ÉVITER LES QUERELLES INUTILES EN COPROPRIÉTÉ
OU L’ART DE PROTÉGER SON INVESTISSEMENT
François G. Cellier (CondoLegal - 17/5/2007)
Symbole du rêve devenu réalité, achat de la plus haute importance,
l’acquisition d’une copropriété est synonyme de paix et de tranquillité
d’esprit. Mais pour qu’il en soit ainsi, l’adoption de bonnes habitudes
s’impose.
En devenant l’heureux propriétaire d’une unité en copropriété, un
acheteur, s’il ne l’a pas réalisé d’emblée, comprendra vite l’importance
d’harmoniser son nouveau statut à celui des autres. Au moment de faire
le saut, il a non seulement pris possession d’un appartement, mais il
s’est également engagé à vivre au sein d’une microsociété.

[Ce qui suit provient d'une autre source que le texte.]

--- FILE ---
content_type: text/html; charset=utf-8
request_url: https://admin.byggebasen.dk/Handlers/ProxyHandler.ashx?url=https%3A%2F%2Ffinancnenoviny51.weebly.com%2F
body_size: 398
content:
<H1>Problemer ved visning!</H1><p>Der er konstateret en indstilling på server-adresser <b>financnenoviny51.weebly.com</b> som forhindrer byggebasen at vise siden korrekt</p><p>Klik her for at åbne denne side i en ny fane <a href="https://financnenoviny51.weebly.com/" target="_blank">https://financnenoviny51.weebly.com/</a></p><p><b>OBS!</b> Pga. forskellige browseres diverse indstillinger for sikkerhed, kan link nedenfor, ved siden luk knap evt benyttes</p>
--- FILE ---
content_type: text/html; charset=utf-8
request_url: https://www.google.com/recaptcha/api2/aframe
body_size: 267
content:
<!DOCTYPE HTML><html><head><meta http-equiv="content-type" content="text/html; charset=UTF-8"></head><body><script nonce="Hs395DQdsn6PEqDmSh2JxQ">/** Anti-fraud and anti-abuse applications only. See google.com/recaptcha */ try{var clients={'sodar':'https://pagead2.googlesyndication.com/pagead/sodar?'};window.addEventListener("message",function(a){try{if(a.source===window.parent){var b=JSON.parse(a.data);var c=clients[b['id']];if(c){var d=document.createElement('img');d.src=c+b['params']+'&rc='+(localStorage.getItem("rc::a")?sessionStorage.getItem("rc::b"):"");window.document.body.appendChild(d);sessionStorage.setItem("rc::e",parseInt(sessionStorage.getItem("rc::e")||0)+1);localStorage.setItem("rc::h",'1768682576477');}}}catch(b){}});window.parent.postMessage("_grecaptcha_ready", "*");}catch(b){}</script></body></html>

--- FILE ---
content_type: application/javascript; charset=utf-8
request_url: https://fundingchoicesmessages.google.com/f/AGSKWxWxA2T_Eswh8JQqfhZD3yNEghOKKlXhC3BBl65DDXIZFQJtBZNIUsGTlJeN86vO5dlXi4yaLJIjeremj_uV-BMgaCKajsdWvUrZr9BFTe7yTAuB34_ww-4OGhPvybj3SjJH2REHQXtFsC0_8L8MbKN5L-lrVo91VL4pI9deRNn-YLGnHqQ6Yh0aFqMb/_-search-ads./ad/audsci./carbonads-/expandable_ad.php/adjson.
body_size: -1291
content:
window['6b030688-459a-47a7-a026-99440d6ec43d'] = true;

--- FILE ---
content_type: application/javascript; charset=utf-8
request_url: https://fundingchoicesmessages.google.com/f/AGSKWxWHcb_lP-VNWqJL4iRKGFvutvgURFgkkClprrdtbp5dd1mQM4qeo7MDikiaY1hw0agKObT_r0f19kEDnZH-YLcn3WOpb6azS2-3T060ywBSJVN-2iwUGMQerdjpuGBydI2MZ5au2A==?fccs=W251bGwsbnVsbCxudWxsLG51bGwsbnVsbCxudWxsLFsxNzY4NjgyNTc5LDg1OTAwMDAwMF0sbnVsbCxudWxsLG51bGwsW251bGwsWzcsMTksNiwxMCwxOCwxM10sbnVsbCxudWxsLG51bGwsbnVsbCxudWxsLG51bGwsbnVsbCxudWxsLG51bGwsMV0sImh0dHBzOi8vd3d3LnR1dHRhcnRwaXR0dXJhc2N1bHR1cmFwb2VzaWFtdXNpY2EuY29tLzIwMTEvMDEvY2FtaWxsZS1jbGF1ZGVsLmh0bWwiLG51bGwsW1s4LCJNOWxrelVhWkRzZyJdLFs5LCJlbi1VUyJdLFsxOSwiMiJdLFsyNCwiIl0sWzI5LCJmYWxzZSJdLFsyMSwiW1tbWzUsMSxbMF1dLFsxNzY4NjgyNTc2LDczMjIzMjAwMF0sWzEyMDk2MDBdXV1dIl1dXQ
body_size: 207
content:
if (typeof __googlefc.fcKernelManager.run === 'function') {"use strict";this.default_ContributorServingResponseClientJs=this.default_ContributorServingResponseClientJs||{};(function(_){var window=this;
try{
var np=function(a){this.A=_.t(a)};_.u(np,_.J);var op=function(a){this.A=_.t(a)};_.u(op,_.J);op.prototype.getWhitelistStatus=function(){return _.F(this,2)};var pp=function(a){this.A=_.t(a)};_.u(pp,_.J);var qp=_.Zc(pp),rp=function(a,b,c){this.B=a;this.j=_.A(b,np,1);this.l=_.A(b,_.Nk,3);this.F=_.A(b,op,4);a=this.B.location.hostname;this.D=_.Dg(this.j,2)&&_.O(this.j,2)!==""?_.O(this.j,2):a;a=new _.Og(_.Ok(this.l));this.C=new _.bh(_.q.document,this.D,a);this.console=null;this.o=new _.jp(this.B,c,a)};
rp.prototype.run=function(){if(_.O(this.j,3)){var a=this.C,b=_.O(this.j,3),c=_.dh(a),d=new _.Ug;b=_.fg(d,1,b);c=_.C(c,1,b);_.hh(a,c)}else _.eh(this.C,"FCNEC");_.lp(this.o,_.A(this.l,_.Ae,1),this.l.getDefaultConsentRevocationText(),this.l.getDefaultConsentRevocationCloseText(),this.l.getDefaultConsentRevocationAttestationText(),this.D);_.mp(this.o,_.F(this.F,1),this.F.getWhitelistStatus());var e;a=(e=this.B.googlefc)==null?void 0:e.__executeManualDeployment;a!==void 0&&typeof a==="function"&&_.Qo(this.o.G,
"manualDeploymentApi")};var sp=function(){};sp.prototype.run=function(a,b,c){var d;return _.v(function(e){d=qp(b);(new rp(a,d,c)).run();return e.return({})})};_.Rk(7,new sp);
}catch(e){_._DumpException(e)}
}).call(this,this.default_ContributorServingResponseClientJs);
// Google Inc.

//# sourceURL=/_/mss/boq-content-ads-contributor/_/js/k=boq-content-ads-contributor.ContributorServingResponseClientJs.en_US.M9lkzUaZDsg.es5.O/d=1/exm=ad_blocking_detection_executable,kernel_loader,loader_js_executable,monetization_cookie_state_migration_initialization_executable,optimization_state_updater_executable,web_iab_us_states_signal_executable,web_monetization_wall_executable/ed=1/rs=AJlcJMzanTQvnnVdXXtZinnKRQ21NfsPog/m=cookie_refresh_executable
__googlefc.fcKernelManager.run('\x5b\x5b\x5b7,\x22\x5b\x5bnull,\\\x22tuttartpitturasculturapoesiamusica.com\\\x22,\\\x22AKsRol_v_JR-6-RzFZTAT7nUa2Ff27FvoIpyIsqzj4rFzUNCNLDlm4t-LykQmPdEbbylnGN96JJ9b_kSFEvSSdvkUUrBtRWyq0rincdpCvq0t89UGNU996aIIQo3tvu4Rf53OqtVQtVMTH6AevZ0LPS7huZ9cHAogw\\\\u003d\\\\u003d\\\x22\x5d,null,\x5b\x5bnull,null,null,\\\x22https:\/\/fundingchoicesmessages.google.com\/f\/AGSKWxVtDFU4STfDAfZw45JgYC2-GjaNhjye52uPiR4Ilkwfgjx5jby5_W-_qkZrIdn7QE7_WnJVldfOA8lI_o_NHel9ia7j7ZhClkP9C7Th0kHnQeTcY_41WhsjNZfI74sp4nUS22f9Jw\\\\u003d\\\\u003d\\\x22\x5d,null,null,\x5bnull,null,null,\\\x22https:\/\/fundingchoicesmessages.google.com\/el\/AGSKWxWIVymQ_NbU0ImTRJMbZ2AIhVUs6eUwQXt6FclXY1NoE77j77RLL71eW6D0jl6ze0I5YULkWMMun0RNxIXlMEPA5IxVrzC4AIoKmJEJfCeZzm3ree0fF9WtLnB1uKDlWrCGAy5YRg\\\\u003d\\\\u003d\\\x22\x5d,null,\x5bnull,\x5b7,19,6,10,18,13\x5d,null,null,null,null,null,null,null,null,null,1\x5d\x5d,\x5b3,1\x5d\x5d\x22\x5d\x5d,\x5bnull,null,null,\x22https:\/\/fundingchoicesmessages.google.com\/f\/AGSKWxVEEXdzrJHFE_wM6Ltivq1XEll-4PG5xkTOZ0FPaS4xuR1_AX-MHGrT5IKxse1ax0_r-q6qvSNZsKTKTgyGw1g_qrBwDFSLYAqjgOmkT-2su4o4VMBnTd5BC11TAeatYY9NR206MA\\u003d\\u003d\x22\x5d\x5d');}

Il appert donc d’éviter les situations de crise, ou au mieux, de les
gérer correctement. Afin d’y parvenir, un syndicat devrait adopter un
premier réflexe fort utile: se référer à la déclaration de
copropriété.
En cas de litige ou de conduite délinquante de la part d’un
copropriétaire, ce manuel de l’utilisateur, véritable bible, remet bien
souvent les pendules à l’heure et freine les ardeurs. Le volet
concernant les «règlements d’immeuble» édicte le «code de vie» de ses
résidents.
Faire preuve de créativité
D’autres moyens existent afin de gérer les situations corsées, sans pour
autant faire appel à un juriste. Selon Me Yves Papineau, avocat en droit
immobilier, «plusieurs ressources gratuites sont mises à la disposition
des citoyens d’un arrondissement. Il suffit de les utiliser». Si, par
exemple, un copropriétaire place ses déchets dans la rue avant l’heure
prévue, un inspecteur affecté à la salubrité peut y voir. Sur place, il
constatera l’infraction et émettra une amende au contrevenant, à la
condition d’être en mesure de l’identifier. Idem pour les excréments de
chiens qui relèvent des escouades canines. Quant à la prévention des
incendies, une visite des pompiers a de quoi convaincre les plus
récalcitrants: en cas de risque de feu dans une unité, ses occupants
seront sommés d’apporter les correctifs nécessaires.
De telles mesures et bien d’autres auront un effet dissuasif au sein
d’une collectivité. Faire preuve de fermeté à l’endroit des têtes
fortes, ou encore leur envoyer des mises en demeure au besoin, calme le
jeu la plupart du temps. Cela fera également réfléchir les autres. À
l’inverse, laisser passer les infractions ouvre la porte à une kyrielle
d’autres irrégularités.
En cas d'échec des pourparlers
Lorsque tous les moyens ont été utilisés, mais que les choses continuent
de s’envenimer, l’alternative légale est encore évitable. «Un médiateur
représente la dernière chance d’en arriver à une entente», précise Me
Yves Joli-Cœur, avocat en droit immobilier et médiateur de formation.
«Cette personne impartiale doit tenter de trouver une solution commune,
tout en respectant le cadre collectif», ajoute-t-il. Une avenue plus que
souhaitable car plusieurs personnes hésitent à poursuivre, craignant
notamment la déclaration de guerre ouverte pour des années à venir.
«Si un recours judiciaire s’avérait toutefois nécessaire, il ne faudrait
pas trop attendre avant de procéder, autrement, une dévalorisation de
l’immeuble est à prévoir. Qui achètera dans un endroit où la déclaration
de copropriété n’est pas respectée, et où les règles sont bafouées? La
vie en copropriété s’apparente, dans une moindre mesure, à un pays,
voire une ville. S’il y a dégradation des règles sociales, un climat
d’anarchie risque de s’installer. Il faut se rappeler que la plupart du
temps, les copropriétaires reconnus fautifs par un tribunal finissent
par quitter l’immeuble», précise encore Me Joli-Cœur.